Enron, lest we forget, was their baby. Gramm sponsored the Commodity Futures Modernization Act of 2000, which allowed Enron's scamming to happen. As Ken Lay, who was chair of Gramm's election finance committee, put it quite candidly when asked for the secret to Enron's success, "basically, we are entering or in markets that are deregulating or have recently deregulated."
Part of that deregulation involved rulings of the U.S.
Commodity Futures Trading Commission, chaired by Wendy Gramm, who upon retiring became a highly compensated member of the Enron board of directors for eight years. She even served on the board's audit committee during the time of the corporation's despicable financial shenanigans. While on the Enron board, Wendy Gramm also chaired an anti-regulatory think tank that received funding from Enron and other corporations that benefited directly from the policies her institute espoused.
My point here is not to expose the dubious ethics of the Gramms' various business ventures, but rather to question why McCain turned to Phil Gramm for leadership in his campaign. Indeed, until his verbal gaffe, Gramm was highly visible and rumored to be the likely next secretary of the treasury should McCain win.

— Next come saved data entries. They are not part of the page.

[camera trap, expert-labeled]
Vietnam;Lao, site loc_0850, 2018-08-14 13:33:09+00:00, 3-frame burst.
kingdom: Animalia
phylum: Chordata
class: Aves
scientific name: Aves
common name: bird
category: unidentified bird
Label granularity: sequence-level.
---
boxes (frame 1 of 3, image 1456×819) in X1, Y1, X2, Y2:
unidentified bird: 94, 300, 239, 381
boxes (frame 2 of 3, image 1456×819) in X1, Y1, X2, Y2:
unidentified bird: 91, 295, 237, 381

McCain has long promized voters that he learned the hard lessons provided by his participation as one of the infamous Keating Five in the nefarious savings-and-loan scandal that cost taxpayers hundreds of billions of dollars. Yet he chose as his campaign co-chair a former senator whose push for government deregulation facilitated the far deeper one we now are experiencing. Here is a man whose legislation created what financial guru Warren Buffett termed "financial weapons of mass destruction."
Why in the world would you designate as your key economic adviser someone who left the Senate to become an officer of the UBS bank that is at the very center of this mess, a former senator who not only secured highly paid employment with a banking giant that benefited from legislation he helped pass, but who then lobbied Congress for even more of the deregulatory breaks that got the bank into such deep trouble?
The answer cannot simply be that McCain doesn't care much about economics, as he himself has indicated. Perhaps that would explain his having voted for all of the measures pushed through the Senate by Gramm. Perhaps it even explains McCain's serving as chair of Gramm's own previous but failed presidential bid. But indifference to economics does not explain the prominence of Gramm in the McCain campaign as the top economic adviser during these past months of the U.S. financial crisis. Indifference to the folks losing their homes is a more plausible explanation.